**RECORDS FOR THE EXERCISE**
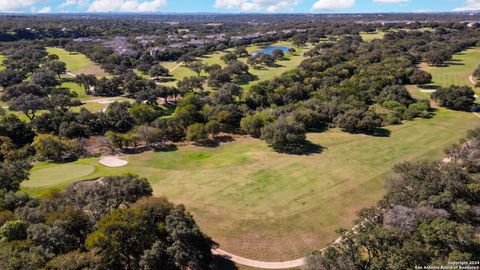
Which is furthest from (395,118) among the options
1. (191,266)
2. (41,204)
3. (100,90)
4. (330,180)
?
(100,90)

**AIM**
Please rewrite the entries with "among the options" changed to "among the choices", keeping everything else the same and leaving out the pictures.

**WORKED ANSWER**
Which is furthest from (395,118) among the choices
1. (191,266)
2. (41,204)
3. (100,90)
4. (330,180)
?
(100,90)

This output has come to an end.